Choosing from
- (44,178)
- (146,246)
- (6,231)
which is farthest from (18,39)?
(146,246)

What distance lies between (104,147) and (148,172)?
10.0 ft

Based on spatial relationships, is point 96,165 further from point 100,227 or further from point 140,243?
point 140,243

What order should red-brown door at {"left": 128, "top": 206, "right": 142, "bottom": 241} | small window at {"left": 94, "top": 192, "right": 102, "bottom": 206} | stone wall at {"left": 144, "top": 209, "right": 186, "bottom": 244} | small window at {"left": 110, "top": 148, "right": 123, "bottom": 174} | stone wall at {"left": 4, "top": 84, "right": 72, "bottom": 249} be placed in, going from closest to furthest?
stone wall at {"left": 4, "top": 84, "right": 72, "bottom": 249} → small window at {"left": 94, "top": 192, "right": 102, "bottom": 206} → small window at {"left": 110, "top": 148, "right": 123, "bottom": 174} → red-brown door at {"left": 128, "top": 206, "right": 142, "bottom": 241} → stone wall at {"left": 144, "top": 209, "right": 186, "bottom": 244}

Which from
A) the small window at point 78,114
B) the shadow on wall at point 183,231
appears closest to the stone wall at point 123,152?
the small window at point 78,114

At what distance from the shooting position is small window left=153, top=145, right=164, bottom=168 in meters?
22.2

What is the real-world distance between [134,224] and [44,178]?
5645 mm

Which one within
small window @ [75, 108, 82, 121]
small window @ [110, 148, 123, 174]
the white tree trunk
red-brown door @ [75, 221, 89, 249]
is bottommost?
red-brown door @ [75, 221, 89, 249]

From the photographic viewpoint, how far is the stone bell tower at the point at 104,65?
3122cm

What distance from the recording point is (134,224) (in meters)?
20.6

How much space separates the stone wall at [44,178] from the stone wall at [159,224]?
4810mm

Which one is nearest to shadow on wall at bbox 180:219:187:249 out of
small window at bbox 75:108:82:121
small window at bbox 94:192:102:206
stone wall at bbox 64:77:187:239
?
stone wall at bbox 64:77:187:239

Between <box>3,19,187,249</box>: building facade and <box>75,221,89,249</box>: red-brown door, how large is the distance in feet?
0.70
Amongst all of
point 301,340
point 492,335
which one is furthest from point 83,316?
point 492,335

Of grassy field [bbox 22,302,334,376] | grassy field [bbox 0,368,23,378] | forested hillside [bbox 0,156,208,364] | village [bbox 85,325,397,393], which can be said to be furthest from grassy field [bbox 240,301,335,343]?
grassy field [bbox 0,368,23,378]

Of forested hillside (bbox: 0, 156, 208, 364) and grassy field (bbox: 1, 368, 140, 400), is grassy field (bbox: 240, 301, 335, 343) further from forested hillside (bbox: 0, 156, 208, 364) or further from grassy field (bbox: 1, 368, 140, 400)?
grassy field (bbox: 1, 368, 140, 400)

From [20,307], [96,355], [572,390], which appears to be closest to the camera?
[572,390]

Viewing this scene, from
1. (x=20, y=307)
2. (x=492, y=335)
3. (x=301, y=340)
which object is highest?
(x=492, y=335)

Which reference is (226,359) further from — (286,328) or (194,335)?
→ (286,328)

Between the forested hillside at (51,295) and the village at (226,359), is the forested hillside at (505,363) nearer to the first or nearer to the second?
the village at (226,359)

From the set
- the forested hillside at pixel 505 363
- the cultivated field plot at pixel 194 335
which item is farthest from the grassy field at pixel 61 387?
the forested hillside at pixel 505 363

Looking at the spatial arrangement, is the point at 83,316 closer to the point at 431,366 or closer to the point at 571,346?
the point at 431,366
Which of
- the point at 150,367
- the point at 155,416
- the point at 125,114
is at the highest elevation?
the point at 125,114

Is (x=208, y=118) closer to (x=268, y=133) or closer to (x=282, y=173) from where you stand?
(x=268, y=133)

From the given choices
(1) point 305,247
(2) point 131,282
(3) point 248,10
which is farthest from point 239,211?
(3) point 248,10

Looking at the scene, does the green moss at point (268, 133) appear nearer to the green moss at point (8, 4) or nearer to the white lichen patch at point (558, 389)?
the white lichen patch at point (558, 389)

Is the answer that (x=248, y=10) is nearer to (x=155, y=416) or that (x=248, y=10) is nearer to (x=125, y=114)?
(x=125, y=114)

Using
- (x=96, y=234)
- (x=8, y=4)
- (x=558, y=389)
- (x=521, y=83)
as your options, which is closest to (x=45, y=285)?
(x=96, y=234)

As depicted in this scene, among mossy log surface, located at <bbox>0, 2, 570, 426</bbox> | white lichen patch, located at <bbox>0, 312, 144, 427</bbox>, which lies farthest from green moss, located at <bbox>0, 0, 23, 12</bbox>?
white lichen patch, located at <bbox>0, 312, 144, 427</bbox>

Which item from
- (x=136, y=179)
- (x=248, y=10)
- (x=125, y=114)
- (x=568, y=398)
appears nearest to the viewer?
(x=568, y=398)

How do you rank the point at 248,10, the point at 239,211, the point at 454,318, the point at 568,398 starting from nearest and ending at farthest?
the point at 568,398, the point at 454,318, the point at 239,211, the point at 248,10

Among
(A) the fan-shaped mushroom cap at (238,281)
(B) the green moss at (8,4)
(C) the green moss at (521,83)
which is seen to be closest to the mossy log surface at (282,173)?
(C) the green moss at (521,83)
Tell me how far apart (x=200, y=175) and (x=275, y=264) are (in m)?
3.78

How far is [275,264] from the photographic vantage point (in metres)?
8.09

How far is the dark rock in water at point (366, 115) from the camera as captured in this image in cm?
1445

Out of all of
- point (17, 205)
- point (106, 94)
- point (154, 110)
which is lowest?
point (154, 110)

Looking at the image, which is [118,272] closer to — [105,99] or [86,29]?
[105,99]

* * *

# Task description
Give back exactly the lines beginning at the one with "How do you rank" and ending at the final line of the material; both boundary lines belong in it.

# Correct output
How do you rank the point at 248,10, the point at 239,211, the point at 454,318, the point at 568,398 starting from nearest and ending at farthest?
the point at 568,398, the point at 454,318, the point at 239,211, the point at 248,10

Among
(A) the fan-shaped mushroom cap at (238,281)
(B) the green moss at (8,4)
(C) the green moss at (521,83)
which is seen to be closest to the mossy log surface at (282,173)?
(C) the green moss at (521,83)
Tell me how far apart (x=200, y=175) and (x=275, y=264) are (in m)?
3.78

How far is [275,264] from the photographic vantage point (in metres)?
8.09

How far is the dark rock in water at point (366, 115) from the camera as captured in this image in cm?
1445

Out of all of
- point (17, 205)
- point (106, 94)
- point (154, 110)
which is lowest?
point (154, 110)

Looking at the image, which is [118,272] closer to — [105,99] or [86,29]?
[105,99]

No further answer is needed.